Research Paper Volume 12, Issue 11 pp 11061—11070
T cell stimulation and expansion by SunTag-based clustering of anti-CD3/CD28 scFv
- 1 State Key Laboratory of Biotherapy and Cancer Center, West China Hospital, West China Medical School, Sichuan University, Chengdu, Sichuan Province, China
- 2 Department of Neurosurgery, West China Hospital, Sichuan University, Chengdu, China
- 3 Lung Cancer Center, West China Hospital, Sichuan University, Chengdu, China
- 4 Department of Otolaryngology, Head and Neck Surgery, West China Hospital, Sichuan University, Chengdu, China
Received: February 12, 2020 Accepted: April 28, 2020 Published: June 10, 2020https://doi.org/10.18632/aging.103318
How to Cite
Copyright © 2020 Zhong et al. This is an open-access article distributed under the terms of the Creative Commons Attribution License (CC BY 3.0), which permits unrestricted use, distribution, and reproduction in any medium, provided the original author and source are credited.

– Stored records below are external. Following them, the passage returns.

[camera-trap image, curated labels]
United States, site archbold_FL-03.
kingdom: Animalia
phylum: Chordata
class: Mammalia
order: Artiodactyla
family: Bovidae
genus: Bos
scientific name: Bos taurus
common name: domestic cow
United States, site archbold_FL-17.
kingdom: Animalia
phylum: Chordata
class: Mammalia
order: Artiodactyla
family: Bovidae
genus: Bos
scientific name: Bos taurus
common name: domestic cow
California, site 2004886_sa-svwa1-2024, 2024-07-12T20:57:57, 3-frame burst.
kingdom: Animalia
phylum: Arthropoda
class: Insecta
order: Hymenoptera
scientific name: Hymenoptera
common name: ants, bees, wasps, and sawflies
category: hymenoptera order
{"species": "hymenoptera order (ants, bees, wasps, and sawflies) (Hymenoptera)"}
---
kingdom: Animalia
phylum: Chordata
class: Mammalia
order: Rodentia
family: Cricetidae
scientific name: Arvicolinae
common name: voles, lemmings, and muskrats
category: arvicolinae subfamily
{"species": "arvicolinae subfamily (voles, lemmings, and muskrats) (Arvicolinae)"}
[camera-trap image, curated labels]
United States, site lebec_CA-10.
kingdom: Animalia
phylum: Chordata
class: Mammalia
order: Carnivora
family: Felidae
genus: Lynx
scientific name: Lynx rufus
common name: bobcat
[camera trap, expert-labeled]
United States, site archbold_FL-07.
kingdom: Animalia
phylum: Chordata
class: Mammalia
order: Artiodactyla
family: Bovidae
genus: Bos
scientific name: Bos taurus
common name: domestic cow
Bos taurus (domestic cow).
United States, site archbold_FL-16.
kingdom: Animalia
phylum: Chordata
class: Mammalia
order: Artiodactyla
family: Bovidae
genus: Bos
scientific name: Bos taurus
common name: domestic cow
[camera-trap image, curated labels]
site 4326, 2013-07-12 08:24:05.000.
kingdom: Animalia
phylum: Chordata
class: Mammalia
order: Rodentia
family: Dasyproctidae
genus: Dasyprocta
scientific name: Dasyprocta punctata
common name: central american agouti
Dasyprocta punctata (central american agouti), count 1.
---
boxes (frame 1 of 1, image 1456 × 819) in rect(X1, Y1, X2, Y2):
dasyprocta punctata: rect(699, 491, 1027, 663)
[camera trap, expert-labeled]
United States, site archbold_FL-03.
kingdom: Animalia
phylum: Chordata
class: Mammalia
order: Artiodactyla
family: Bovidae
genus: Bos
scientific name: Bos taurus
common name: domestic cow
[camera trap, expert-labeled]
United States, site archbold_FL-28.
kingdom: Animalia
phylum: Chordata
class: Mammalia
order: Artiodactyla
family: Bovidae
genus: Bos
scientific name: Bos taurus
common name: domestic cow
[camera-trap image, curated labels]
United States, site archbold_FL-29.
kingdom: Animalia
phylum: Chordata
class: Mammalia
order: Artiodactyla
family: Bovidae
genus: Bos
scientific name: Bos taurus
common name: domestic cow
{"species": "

Therapeutic ex vivo T cell expansion is limited by low rates and poor functionality, especially for T cells from aged cancer patients. Here, we describe a novel method for T cell stimulation and expansion using a system named SunTag-based clustering of anti-CD3/CD28 scFv (SBCS). In this method, SunTag was used to recruit up to 13 copies of anti-CD3/CD28 scFv for T cell activation. Compared with the traditional method using immobilized CD3/CD28 antibodies, the SBCS system produced approximately 1.5-fold greater expansion of T cells from healthy donors, and more than 2-fold greater expansion of T cells from aged cancer patients after stimulation. The efficiency of expansion depended mainly on the concentration of the clustered polymers of anti-CD3 scFv rather than anti-CD28 scFv. We also demonstrated that the SBCS-expanded T cells could be used to prepare functional chimeric antigen receptor modified T cells for antitumor therapy.
SunTag: Repeating peptide array; scFv: Single-chain fragment variable; CAR: Chimeric antigen receptor; PEI: Polyethylenimine.